* _Problem_: Return the whole listing, keeping every character the same.

A block of data:

● ● ●

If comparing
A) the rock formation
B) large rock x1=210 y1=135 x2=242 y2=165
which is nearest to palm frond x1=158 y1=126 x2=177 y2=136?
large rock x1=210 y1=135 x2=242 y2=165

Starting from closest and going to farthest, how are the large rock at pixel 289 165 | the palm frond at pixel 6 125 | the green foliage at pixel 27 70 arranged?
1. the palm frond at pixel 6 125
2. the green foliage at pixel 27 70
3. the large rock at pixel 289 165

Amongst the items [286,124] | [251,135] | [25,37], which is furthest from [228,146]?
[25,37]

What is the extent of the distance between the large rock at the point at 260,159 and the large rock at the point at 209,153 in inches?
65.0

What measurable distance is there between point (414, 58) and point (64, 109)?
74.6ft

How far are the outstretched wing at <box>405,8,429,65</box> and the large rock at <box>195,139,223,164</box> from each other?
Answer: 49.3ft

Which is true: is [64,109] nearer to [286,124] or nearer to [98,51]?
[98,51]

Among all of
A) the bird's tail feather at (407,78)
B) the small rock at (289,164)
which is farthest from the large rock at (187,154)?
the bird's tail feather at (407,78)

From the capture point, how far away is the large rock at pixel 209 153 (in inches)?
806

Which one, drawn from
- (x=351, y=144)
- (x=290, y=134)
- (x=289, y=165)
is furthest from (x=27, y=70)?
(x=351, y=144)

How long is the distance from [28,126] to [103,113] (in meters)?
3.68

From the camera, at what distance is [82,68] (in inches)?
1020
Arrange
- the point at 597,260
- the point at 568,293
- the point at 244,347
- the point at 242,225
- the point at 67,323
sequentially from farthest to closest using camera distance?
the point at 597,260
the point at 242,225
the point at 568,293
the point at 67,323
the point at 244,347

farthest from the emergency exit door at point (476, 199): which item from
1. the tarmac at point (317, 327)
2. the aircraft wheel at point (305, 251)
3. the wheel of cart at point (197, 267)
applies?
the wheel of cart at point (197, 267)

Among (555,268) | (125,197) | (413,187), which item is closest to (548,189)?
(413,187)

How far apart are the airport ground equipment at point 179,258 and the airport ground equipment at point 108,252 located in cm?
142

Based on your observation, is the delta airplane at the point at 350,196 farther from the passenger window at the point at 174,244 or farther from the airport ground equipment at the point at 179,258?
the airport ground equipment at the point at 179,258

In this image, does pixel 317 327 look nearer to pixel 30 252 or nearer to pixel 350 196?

● ● ●

* _Right answer_:
If comparing
A) the rock formation
B) large rock x1=210 y1=135 x2=242 y2=165
which is nearest to palm frond x1=158 y1=126 x2=177 y2=136?
large rock x1=210 y1=135 x2=242 y2=165

Starting from closest and going to farthest, how are the large rock at pixel 289 165 | the palm frond at pixel 6 125 | the green foliage at pixel 27 70 arranged?
1. the palm frond at pixel 6 125
2. the green foliage at pixel 27 70
3. the large rock at pixel 289 165

Amongst the items [286,124] | [251,135] | [25,37], which is furthest from [228,146]?
[25,37]

What is the extent of the distance between the large rock at the point at 260,159 and the large rock at the point at 209,153 in inches?
65.0

What measurable distance is there between point (414, 58) and point (64, 109)?
74.6ft

How far are the outstretched wing at <box>405,8,429,65</box> and the large rock at <box>195,139,223,164</box> from each other?
Answer: 49.3ft

Which is true: is [64,109] nearer to [286,124] or nearer to [98,51]?
[98,51]

Among all of
A) the bird's tail feather at (407,78)
B) the small rock at (289,164)
which is farthest from the large rock at (187,154)?
the bird's tail feather at (407,78)

From the capture point, how far away is the large rock at pixel 209 153 (in inches)?
806

Which one, drawn from
- (x=351, y=144)
- (x=290, y=134)
- (x=289, y=165)
is furthest from (x=27, y=70)?
(x=351, y=144)

How long is the distance from [28,126] to [103,113] (in meters)?
3.68

From the camera, at what distance is [82,68] (in inches)?
1020
Arrange
- the point at 597,260
- the point at 568,293
- the point at 244,347
- the point at 242,225
- the point at 67,323
sequentially from farthest to closest using camera distance?
the point at 597,260
the point at 242,225
the point at 568,293
the point at 67,323
the point at 244,347

farthest from the emergency exit door at point (476, 199): which item from
1. the tarmac at point (317, 327)
2. the aircraft wheel at point (305, 251)
3. the wheel of cart at point (197, 267)
applies?
the wheel of cart at point (197, 267)

Among (555,268) | (125,197) | (413,187), which item is closest to (548,189)?
(413,187)

How far apart are the airport ground equipment at point 179,258 and the airport ground equipment at point 108,252 located in cm?
142

Based on your observation, is the delta airplane at the point at 350,196 farther from the passenger window at the point at 174,244 or farther from the airport ground equipment at the point at 179,258?
the airport ground equipment at the point at 179,258

In this image, does pixel 317 327 look nearer to pixel 30 252 or nearer to pixel 350 196?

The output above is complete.